Yahoo Data Breach Leaves Users Wide Eyed, But Those in Security Know Better 

Somewhere between 500 million and 1.5 billion users' personally identifiable information (PII) has been stolen from Yahoo in two separate breaches that possibly overlapped. 
For John's complete Yahoo blog click here. 

Without “any clear technical details, it's difficult to make any conclusions on who or what was at the origins of the breach," lia Kolochenko, CEO of High-Tech Bridge, told SC Media.

But cybersecurity pros were quick to hazard a guess at what those unidentified hackers might be after.

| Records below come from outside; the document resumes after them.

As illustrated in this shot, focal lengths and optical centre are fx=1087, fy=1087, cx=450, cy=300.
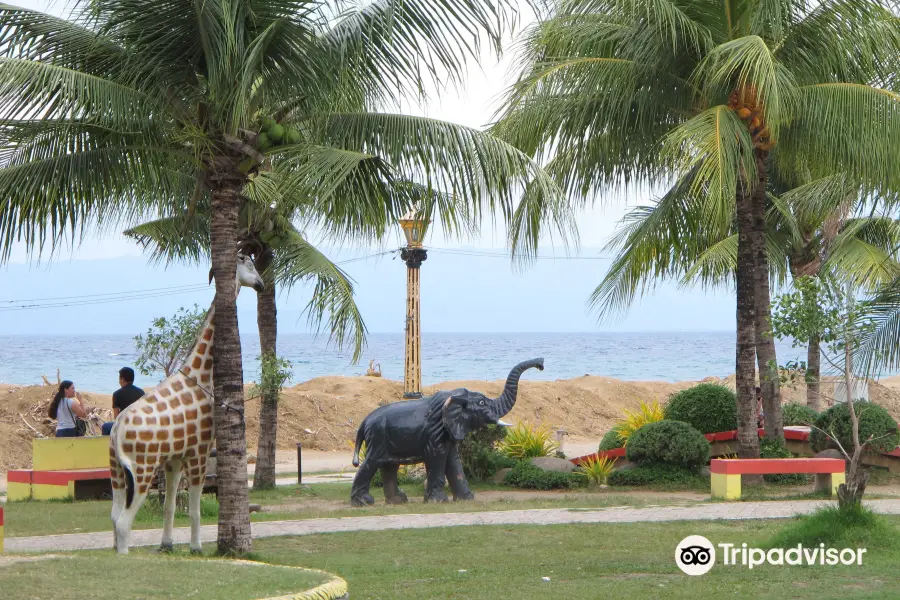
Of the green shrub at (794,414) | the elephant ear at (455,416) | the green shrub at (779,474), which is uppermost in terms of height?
the elephant ear at (455,416)

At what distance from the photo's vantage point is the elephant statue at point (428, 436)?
48.7 ft

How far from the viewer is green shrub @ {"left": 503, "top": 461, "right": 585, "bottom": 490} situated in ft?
55.6

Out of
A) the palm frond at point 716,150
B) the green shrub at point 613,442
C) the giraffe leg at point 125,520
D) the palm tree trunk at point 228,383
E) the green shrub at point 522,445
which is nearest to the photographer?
the giraffe leg at point 125,520

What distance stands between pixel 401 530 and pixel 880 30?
9364 millimetres

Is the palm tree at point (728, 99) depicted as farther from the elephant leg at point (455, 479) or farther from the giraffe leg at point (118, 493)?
the giraffe leg at point (118, 493)

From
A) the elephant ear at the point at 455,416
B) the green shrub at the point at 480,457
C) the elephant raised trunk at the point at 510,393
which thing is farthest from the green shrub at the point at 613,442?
the elephant ear at the point at 455,416

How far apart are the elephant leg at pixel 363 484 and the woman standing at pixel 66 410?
5.30m

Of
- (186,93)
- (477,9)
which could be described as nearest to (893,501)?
(477,9)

The Yahoo breach also illuminates a growing trend that finds hackers “breaching user accounts, not necessarily to infiltrate corporate networks and applications, but to grab highly sensitive data hiding in email and other unstructured file stores,” Kevin Cunningham, president and co-founder of SailPoint, told SC Media.

Yahoo email accounts are likely chock full of sensitive files, such as tax or financial documents and healthcare information. “And that's what hackers are after today: sensitive data that is ripe for the taking,” Cunningham said.

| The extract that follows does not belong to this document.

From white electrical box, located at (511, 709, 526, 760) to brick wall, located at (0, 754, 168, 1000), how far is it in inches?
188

Protecting unstructured data, which by some estimations, Cunningham said, could comprise 80 percent of enterprise data. will continue to be “an incredibly big challenge” for those organizations that don't have “proper" visibility into that stored data. “Not only do companies struggle to understand what data even lives in these unstructured data stores, but because hackers often steal copies, it's sometimes impossible to know what data was even taken,” he said. “And, even if you identify and stop an attack, the data is still in the hands of the bad guys.”

The latest attack on the heels of the breach revealed in September “raises serious questions” about Yahoo's security, JLT's Stephens said. “It is fairly extraordinary that a delay of several years could have occurred before the scale of the attack was uncovered,” she said. “A sophisticated and well-established tech behemoth such as Yahoo is likely to have best-in-class intrusion detection and escalation capabilities.”

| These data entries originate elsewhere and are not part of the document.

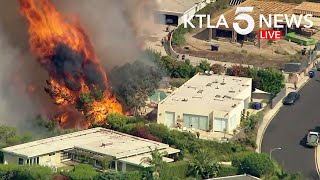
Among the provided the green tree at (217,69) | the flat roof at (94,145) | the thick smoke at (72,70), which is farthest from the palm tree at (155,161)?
the green tree at (217,69)

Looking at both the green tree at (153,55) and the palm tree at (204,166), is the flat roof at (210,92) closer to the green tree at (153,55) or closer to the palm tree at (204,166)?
the green tree at (153,55)

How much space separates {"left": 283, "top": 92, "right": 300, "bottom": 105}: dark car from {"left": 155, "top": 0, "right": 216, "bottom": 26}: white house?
28.9 metres

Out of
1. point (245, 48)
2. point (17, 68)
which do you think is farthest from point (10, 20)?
point (245, 48)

If attackers used the company's code to forge cookies, the implications could be long-lasting and further highlight poor security on Yahoo's part. "If the code had embedded secrets that allowed this forging of cookies, then that is a code implementation error embedding keys in the code,” Chris Wysopal, CTO of Veracode, informed SC Media. “If there were no secrets then it would likely be a design flaw if access to the code alone could allow forging cookies.”

It is a matter of best practice that important secrets instead “should be stored in an HSM (Hardware Security Module), not in the code or even a configuration file that an attack may be able to get access to,” Wysopal said. “Then there is the access to the propriety code itself. Companies typically consider this the crown jewels and guard it well. How did that access happen?”

He compared getting the information to forge cookies as “essentially a backdoor into user accounts that you can use undetected (or hard to detect) into the future. This is why you don't embed secrets in code, something we look for and have stats about. It's a backdoor once it is discovered."

But all the blame doesn't lay at Yahoo's feet. The latest breach is indicative of poor or outdated security strategies and an indictment of established practices by cloud storage SaaS companies. Further, it raises the question as to how data is used. “The increasing occurrences of these hacks is evolving the conversation around SaaS security from ‘if' to ‘when,'” Joshua Eddy, an expert in product marketing for data storage software and hardware at CTERA, told SC Media. “What we do know is that all of the major cloud storage SaaS companies share some aspect of the data management and security management with their customers.”

Not one of those companies “can claim to allow their customers to enjoy exclusive ownership of their data, their metadata, their encryption keys and their access credentials,” he said. “For a certain class of security-conscious enterprises, this is fundamentally unacceptable."